+++ Excerpted data +++

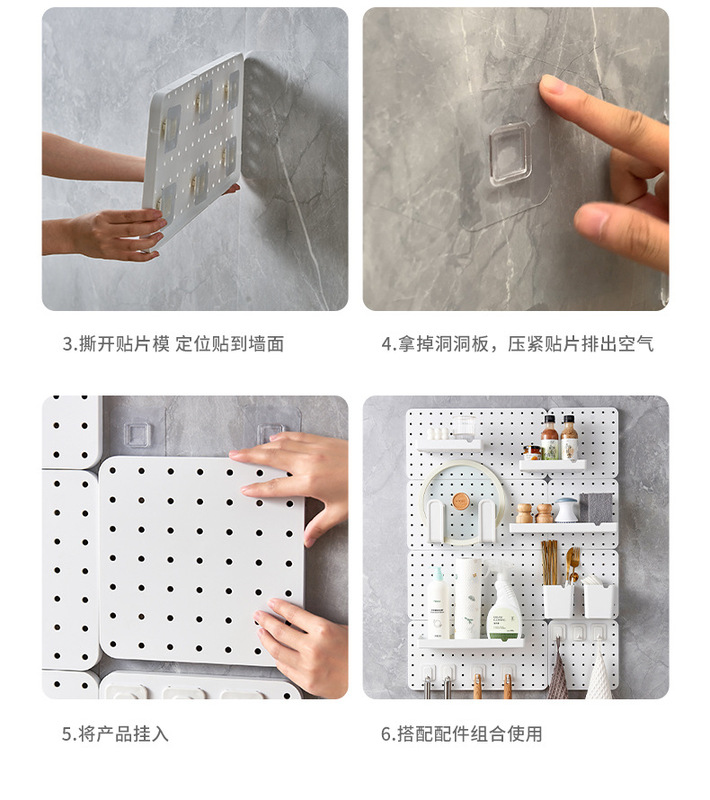 3.撕开贴片模 定位贴到墙面

4.拿掉洞洞板，压紧贴片排出空气

5.将产品挂入

6.搭配配件组合使用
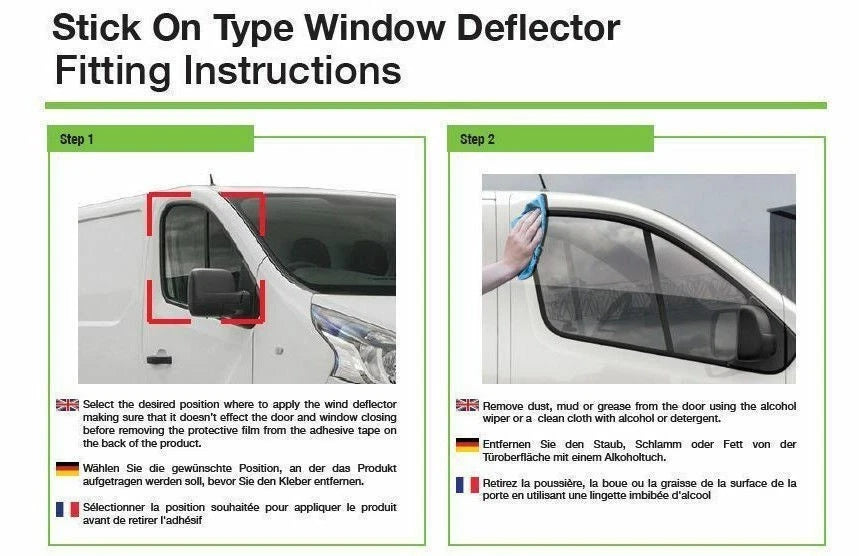 Stick On Type Window Deflector
Fitting Instructions

Step 1

Select the desired position where to apply the wind deflector making sure that it doesn't effect the door and window closing before removing the protective film from the adhesive tape on the back of the product.

Wählen Sie die gewünschte Position, an der das Produkt aufgetragen werden soll, bevor Sie den Kleber entfernen.

Sélectionner la position souhaitée pour appliquer le produit avant de retirer l'adhésif

Step 2

Remove dust, mud or grease from the door using the alcohol wiper or a clean cloth with alcohol or detergent.

Entfernen Sie den Staub, Schlamm oder Fett von der Türoberfläche mit einem Alkoholtuch.

Retirez la poussière, la boue ou la graisse de la surface de la porte en utilisant une lingette imbibée d'alcool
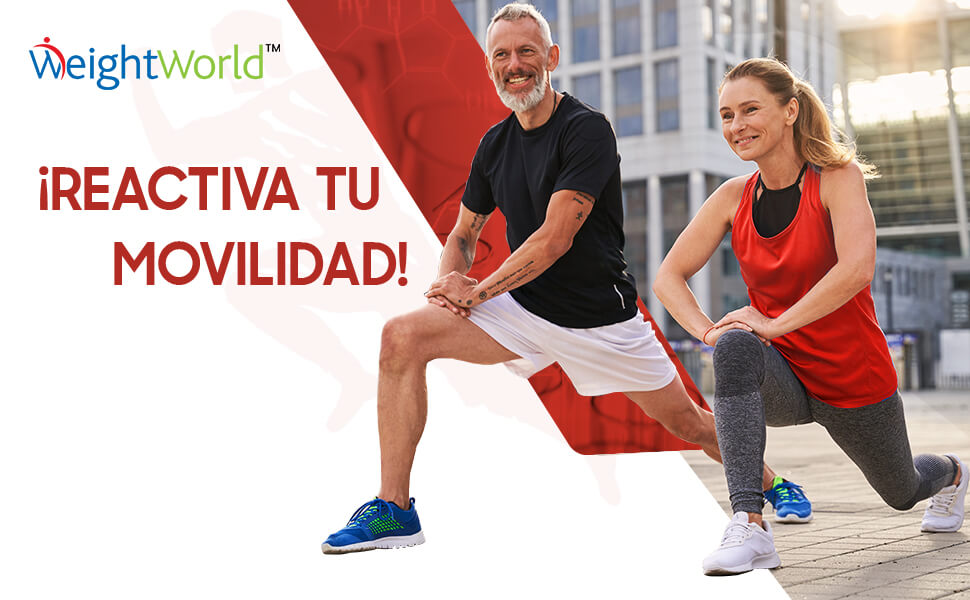 WeightWorld™

¡REACTIVA TU MOVILIDAD!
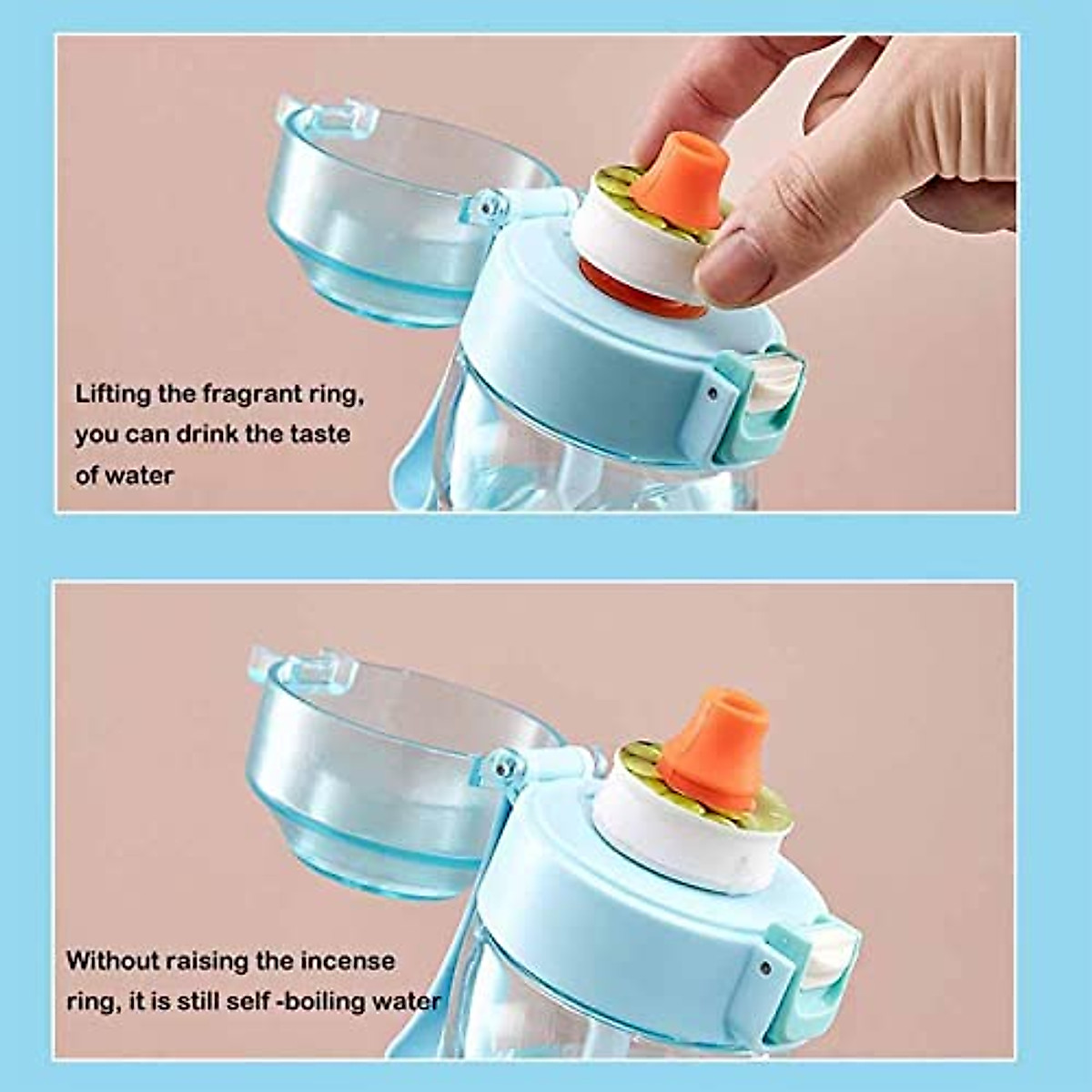 Lifting the fragrant ring, you can drink the taste of water

Without raising the incense ring, it is still self -boiling water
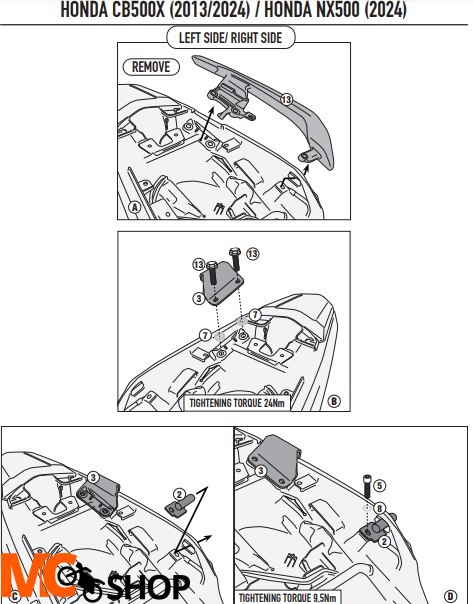 HONDA CB500X (2013/2024) / HONDA NX500 (2024)

LEFT SIDE/ RIGHT SIDE

REMOVE

13

A

13

13

3

7

7

TIGHTENING TORQUE 24Nm

B

3

2

C

MC SHOP

3

5

8

2

TIGHTENING TORQUE 9,5Nm

D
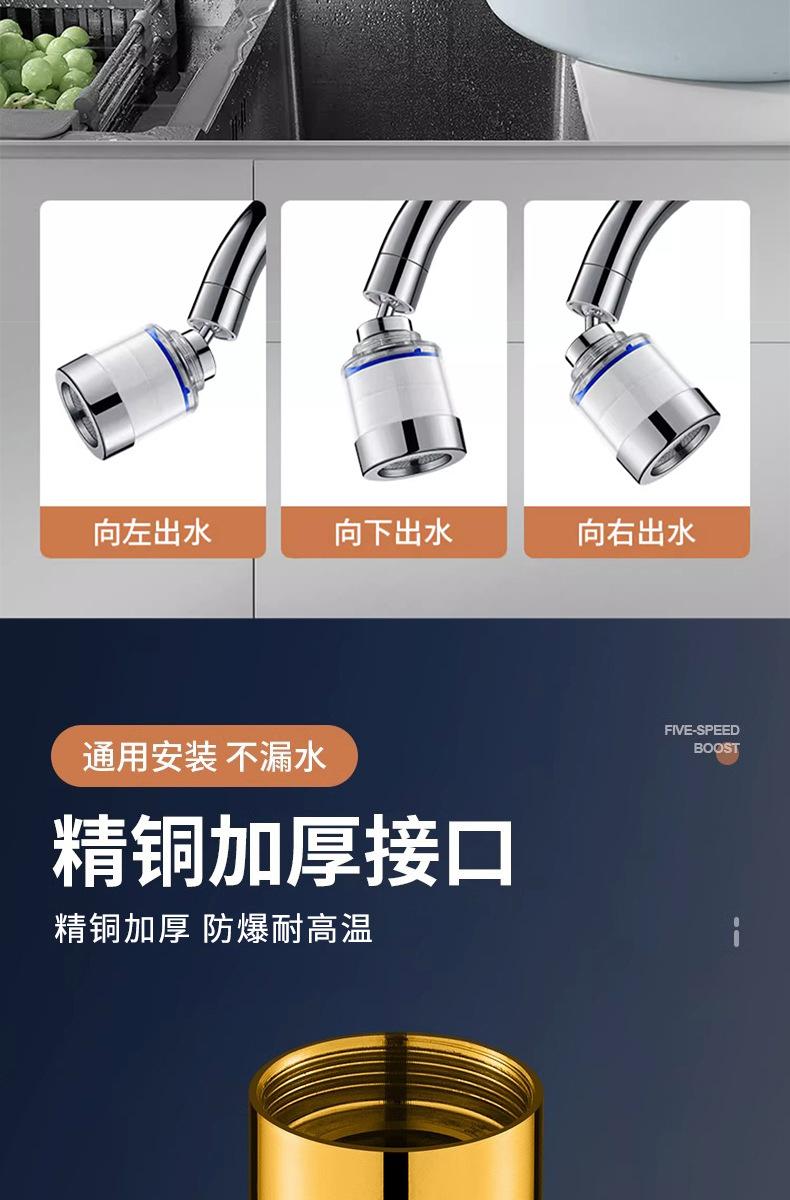 向左出水

向下出水

向右出水

通用安装 不漏水

FIVE-SPEED BOOST

精铜加厚接口

精铜加厚 防爆耐高温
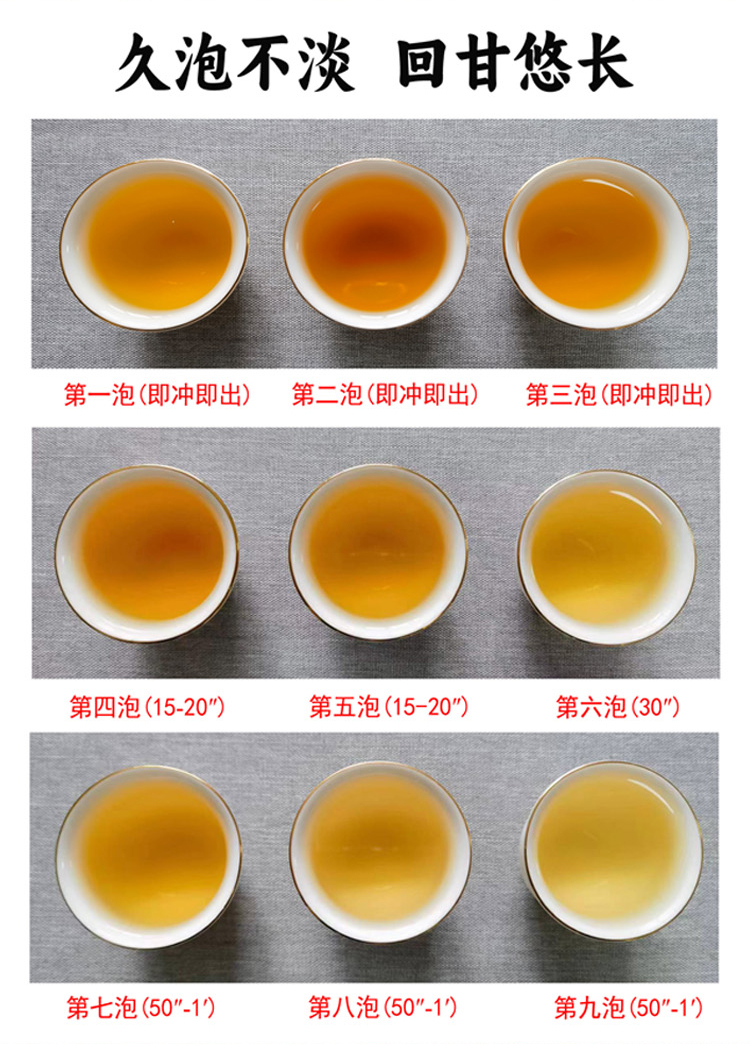 久泡不淡 回甘悠长

第一泡(即冲即出)

第二泡(即冲即出)

第三泡(即冲即出)

第四泡(15-20″)

第五泡(15-20″)

第六泡(30″)

第七泡(50″-1′)

第八泡(50″-1′)

第九泡(50″-1′)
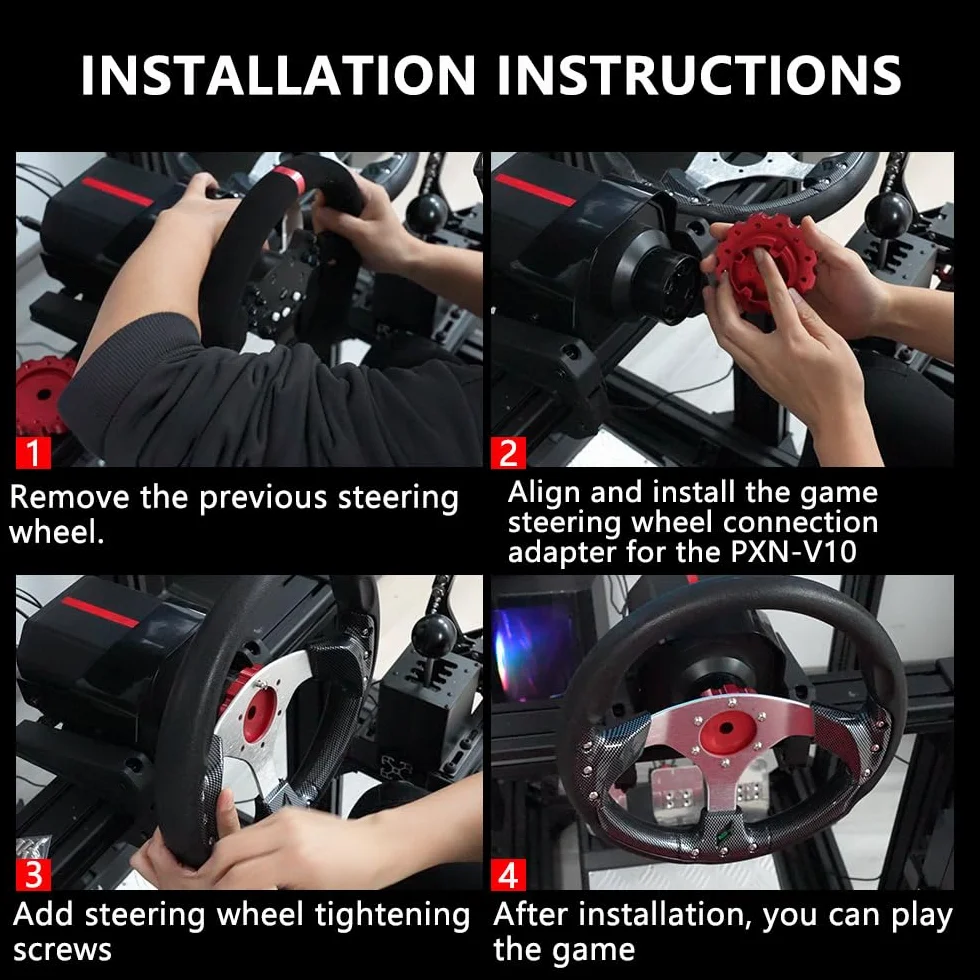 INSTALLATION INSTRUCTIONS

1
Remove the previous steering wheel.

2
Align and install the game steering wheel connection adapter for the PXN-V10

3
Add steering wheel tightening screws

4
After installation, you can play the game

+++

**Work order**.
Would you please copy each line of the listing that contains the word "TORQUE"?

**Result of this task**.
TIGHTENING TORQUE 24Nm
TIGHTENING TORQUE 9,5Nm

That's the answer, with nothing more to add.